MELBOURNE, Jan. 28 (Xinhua) -- Serena Williams won her 23rd grand slam title in straight sets to regain her world No. 1 crown, defeating elder sister Venus in 82 minutes to claim the Australian Open title on Saturday as celebrations for the Year of the Rooster begin.

An error prone opening where neither player could hold serve until Venus in the fifth point crescendoed into a code violation against Serena for smashing and breaking her racquet into the court. The release of frustration helped the newly crowned champion however, with both women regaining composure until Serena broke at 4-3 with a cross-court winner, holding serve for the rest of the set.

"I didn't think I hit (the racket) that hard," Serena told local television network Channel Seven after claiming the Australian Open crown 6-4, 6-4, discussing the dynamics of the early stress against Venus.

"This (was) by far my toughest match, she's such a great opponent."

The sisters again had chances to break each other's serves early in the second set, however aggression on either end ensued, leading to the longest rallies of the match and balls being pushed just wide of the tape.

Serena eventually capitalised on a Venus mistake to break serve at 4-3, before holding off a resurgent world no. 17 who had the opportunity to break back in just the next point. Though the crowd was overwhelmingly Venus to respond to the pressure and send it to a third, she had a miss-hit off her forehand to give Serena match point, before sending the ball just wide off her backhand.

"I feel like I had opportunities, for sure, (but I) just missed some shots," Venus told reporters.

"But it's not like I missed shots that I wasn't going for, I went for those shots.
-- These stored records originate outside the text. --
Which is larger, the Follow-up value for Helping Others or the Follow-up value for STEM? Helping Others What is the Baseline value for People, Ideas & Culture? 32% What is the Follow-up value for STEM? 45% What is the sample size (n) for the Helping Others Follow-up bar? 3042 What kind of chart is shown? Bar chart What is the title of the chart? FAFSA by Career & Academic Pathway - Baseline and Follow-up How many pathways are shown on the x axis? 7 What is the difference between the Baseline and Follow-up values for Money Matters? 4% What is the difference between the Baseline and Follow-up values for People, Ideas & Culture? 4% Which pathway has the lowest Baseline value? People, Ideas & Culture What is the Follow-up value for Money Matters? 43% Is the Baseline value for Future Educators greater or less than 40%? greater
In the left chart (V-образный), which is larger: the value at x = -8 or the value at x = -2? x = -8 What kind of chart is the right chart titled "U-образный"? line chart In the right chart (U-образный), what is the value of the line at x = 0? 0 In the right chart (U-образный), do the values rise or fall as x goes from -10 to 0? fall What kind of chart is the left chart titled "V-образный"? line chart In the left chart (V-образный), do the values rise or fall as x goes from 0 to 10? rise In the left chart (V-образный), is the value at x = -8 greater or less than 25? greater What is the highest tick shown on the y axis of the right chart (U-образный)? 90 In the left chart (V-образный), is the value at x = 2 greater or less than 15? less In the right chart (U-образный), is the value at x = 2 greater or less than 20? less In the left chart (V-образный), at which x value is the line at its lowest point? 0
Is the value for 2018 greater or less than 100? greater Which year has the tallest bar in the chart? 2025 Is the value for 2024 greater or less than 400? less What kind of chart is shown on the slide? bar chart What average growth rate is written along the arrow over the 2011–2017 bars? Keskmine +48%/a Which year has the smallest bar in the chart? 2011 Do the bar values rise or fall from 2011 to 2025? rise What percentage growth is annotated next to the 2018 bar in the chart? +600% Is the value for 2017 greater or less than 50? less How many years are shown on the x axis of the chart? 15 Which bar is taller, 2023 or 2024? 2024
It's a matter of inches.

"Some errors here or there can mean the difference between a break of serve or a hold."

It's the first time the sisters have played each other since the quarter final of the 2015 U.S. Open and the first time in Melbourne since their all-Williams final 2003, where Serena won on both occasions. Serena also holds the ledger over her younger sister winning 17 of their 28 meetings, including Saturday's Australian Open final.

Serena regains world No. 1 crown from Germany's Angelique Kerber who fell in straight sets to American Coco Vandeweghe in round 4 and overtakes Steffi Graf to become the second most crowned women's singles players, an impressive feat for someone born in 1981, also the Year of the Rooster.
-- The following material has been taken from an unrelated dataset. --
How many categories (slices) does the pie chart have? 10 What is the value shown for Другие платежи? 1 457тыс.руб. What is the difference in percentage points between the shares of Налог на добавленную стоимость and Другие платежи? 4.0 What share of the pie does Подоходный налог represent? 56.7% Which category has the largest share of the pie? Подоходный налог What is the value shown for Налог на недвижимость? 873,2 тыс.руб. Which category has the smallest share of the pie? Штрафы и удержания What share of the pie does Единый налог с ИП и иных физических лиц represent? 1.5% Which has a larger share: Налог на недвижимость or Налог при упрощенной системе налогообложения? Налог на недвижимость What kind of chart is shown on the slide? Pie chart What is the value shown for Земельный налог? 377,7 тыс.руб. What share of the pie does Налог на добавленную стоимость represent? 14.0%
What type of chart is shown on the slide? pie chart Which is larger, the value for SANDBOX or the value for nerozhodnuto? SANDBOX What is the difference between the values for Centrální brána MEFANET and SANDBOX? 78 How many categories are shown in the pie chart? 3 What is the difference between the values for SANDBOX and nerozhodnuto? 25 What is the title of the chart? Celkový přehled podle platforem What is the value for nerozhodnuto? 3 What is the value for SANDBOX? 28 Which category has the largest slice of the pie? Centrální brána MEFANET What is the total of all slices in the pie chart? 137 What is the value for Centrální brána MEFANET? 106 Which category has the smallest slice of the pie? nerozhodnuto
The world No. 1 heads home Sunday to begin preparations for Indian Wells in March, disparaged she'll miss watching the battle between Roger Federer and Rafael Nadal to claim glory in the men's final, but hoping the form continues.

"I was feeling good about my game, I don't want it to stop, I want to keep it going," Williams told reporters, adding she isn't yet thinking about the prospects of a calendar grand slam.

"I don't think about that... just one at a time."

Saturday's final was Venus' first since Wimbledon in 2009, where Serena too defeated her in straight sets. Wimbledon played host to Venus' first semifinal appearance in nearly eight years in 2016, a great comeback after taking time off court to recover after being diagnosed with with Sjögren's Syndrome 2011, an autoimmune disease that causes fatigue and joint pain.

"I feel motivated to continue, to continue to go out there and hit the ball the way I know I can," Venus said, adding she's "ready to kill it this year, that's my goal."

"I feel I played very well this week, pulled a lot of things out of my pocket... (but) I got more stuff in my pocket."